Citroën M35 : oubli volontaire

Dans l’histoire de l’automobile, il n’y a pas que Tesla qui s’est servi de ses clients comme cobayes pour tester de nouveaux produits. Citroën l’a fait il y a plus de 50 ans avec l’étrange M35, un prototype destiné à tester le moteur Wankel.

Avec sa berline DS lancée en 1956, Citroën révolutionne l’histoire de l’automobile en proposant une voiture aux solutions techniques avant-gardistes et au look unique son genre. Surfant sur la vague de sa nouvelle image, la firme aux chevrons commercialise l’Ami 6, une berline originale à la lunette arrière inversée, basée sur la plateforme de la 2CV. C’est alors que Citroën s’intéresse au moteur rotatif Wankel, une solution qui éveille également la curiosité de NSU. Les deux marques fondent en 1967 la société Comotor afin de construire ensemble cette mécanique très particulière. Le problème est que deux ans plus tard, NSU est acquis par Volkswagen qui est nullement intéressé par le Wankel. Citroën se retrouve donc avec un moteur qu’il ne connait pas et qu'il doit développer seul. C’est alors que le constructeur décide de mettre au point un prototype afin de tester le bloc rotatif en conditions réelles.

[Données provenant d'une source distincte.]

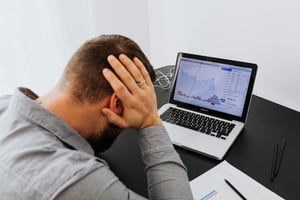 black desk with laptop and white male in grey shirt with head in hands looking at disappointing financial data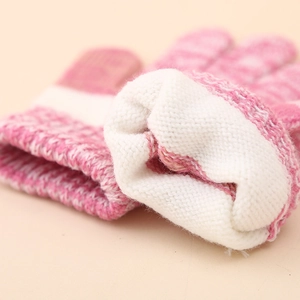 Close-up of kids warm knit gloves with thick fleece lining and pink gradient pattern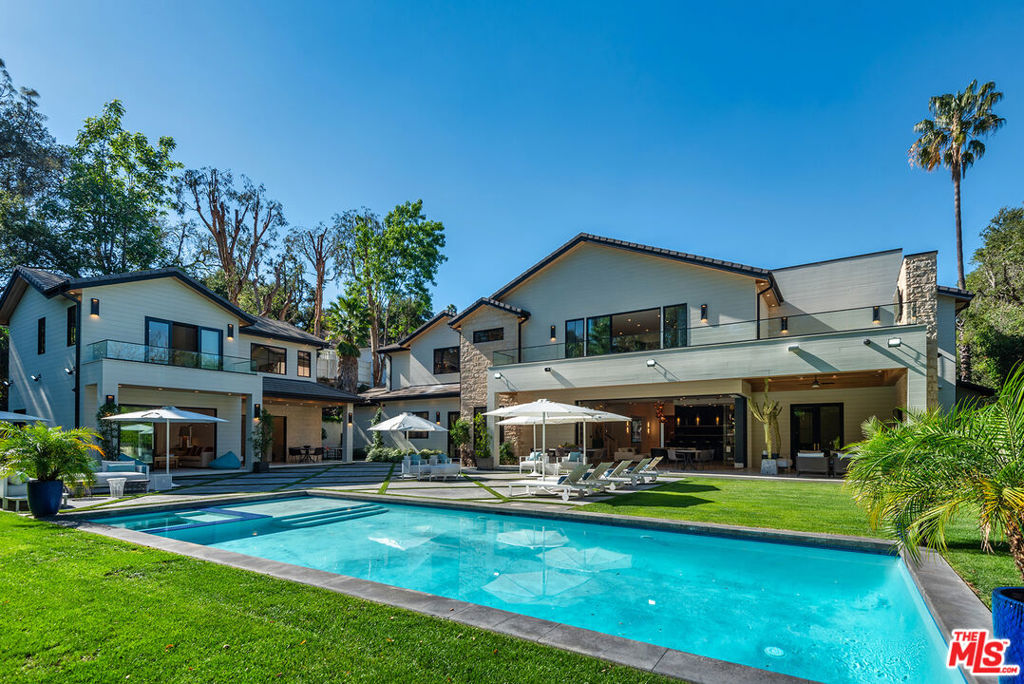 Next-level luxury within the exclusive Royal Oaks enclave of Encino. Situated at the quiet end of a cul-de-sac just off famed Woodvale Road, this private estate caters to the most discerning homeowner with an endless litany of luxurious amenities. Beyond the oversized gates, towering hedges and array of security cameras, the property features dual two-car garages and a custom pivot entry door that reveals an elegant black and white color palette warmed by wide-plank white oak floors, a striking rose gold chandelier, a glass-enclosed wine cellar, and a captivating view of the exceptional outdoor entertaining space. Artfully designed and meticulously crafted, this light-filled California contemporary home features an open, modern floor plan and a true chef's kitchen with two islands. The formal entry flows into the living room and a chic bar area, accented by bespoke black brickwork. Enjoy an immersive experience in the state-of-the-art home theater. There are three main level bedrooms to accommodate family members or staff. This eight-bedroom residence also has an elevator connecting the first and second levels, and includes a stunning second-level primary suite with a fireplace and a fashionista-worthy closet. Disappearing sliding doors open to a second floor private balcony with views of the serene grounds and no other homes or yards. An additional 1100 sf rooftop loft with outdoor kitchen, built-in bench seating, and space for a huge outdoor screening space, which provides a secluded setting for al fresco dining and views of starlit nights. It's the perfect place for the kids to have their own entertaining area within the safe confines of the property. The beautifully landscaped backyard features a sparkling pool, covered bar, outdoor lounge, lots and lots of space for resort-style chaise lounging, a ping pong area, and a great half-court basketball court. The detached two-story guest house offers 1,400 square feet of additional living space, with a gourmet kitchen with barstool seating, living room, laundry, two bedrooms and three bathrooms, a private retreat in itself. It truly is a second home on the property. Lush landscaping and meticulous detail define this exceptional property, offering incomparable design, privacy, and lifestyle in a premier location. It's exclusive, it's elevated, it's bespoke design meets secluded comfort.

Histoire d’un échec cuisant

Basée sur le châssis de l’Ami 8, la Citroën M35 est une berline 2 portes à l’arrière fuyant. Son design quelque peu bâclé lui donne un air de véhicule expérimental, ce qui était certainement volontaire de la part des designers de Citroën. Elle est équipée d’un moteur Wankel de 995cc qui développe 49 ch. La particularité de cette voiture est qu’elle est équipée de suspensions hydrauliques comme la DS et qu’elle est vendue à des clients fidèles de la marque. Pour pouvoir prétendre à faire partie de l’expérience, ceux-ci s’engagent à parcourir au moins 30.000 km par an à bord de ce laboratoire roulant destiné à recueillir des informations sur le fonctionnement de cette mécanique inédite. Cette technologique de pointe à l’époque a un coût et le prix élevé de la voiture rebute de nombreux clients. Seuls 267 exemplaires sur les 500 prévus au départ sont construits par le carrossier français Heuliez. Souffrant d’une puissance modeste et peu performante, la voiture souffre d’une consommation très importante et sa fiabilité s’avère catastrophique car les moteurs cassent généralement après 60.000 km seulement ! Les enseignements tirés par Citroën durant cette expérience permettent d’améliorer le Wankel qui est finalement adopté par un véhicule de série, la GS Birotor. Peu convaincante au final, cette mécanique arrive en 1973, année du premier choc pétrolier. Sa consommation élevée la condamne très rapidement, et seuls 874 exemplaires sont construits jusqu’en 1975. De son côté, la M35 coûte beaucoup d’argent à Citroën qui doit effectuer multes réparations sous garantie. Tous les exemplaires confiés à des clients sont progressivement rachetés par la marque qui n’hésite pas à les envoyer à la casse !

Pour amateurs avertis

On estime qu’une soixantaine de M35 subsistent encore aujourd’hui et celles-ci sont répertoriées sur le sitecitroenm35.com, la seule source spécialisée sur ce modèle sur le Web. Délicate à mettre au point et à entretenir, la mécanique Wankel nécessite une main d’œuvre qualifiée. Le gros problème est qu’il n’existe pas vraiment de pièces de rechange pour cette voiture à la production extrêmement confidentielle. Adulée par des collectionneurs passionnés par l’histoire de Citroën, la M35 n’a pas vraiment de cote, vu son grande rareté sur le marché. Si une voiture est complète et roulante, son prix peut rapidement s’envoler. C’est le cas de la dernière M35 vendue aux enchères par Osenat, en excellente condition, qui s’est échangée pour 41.400 €.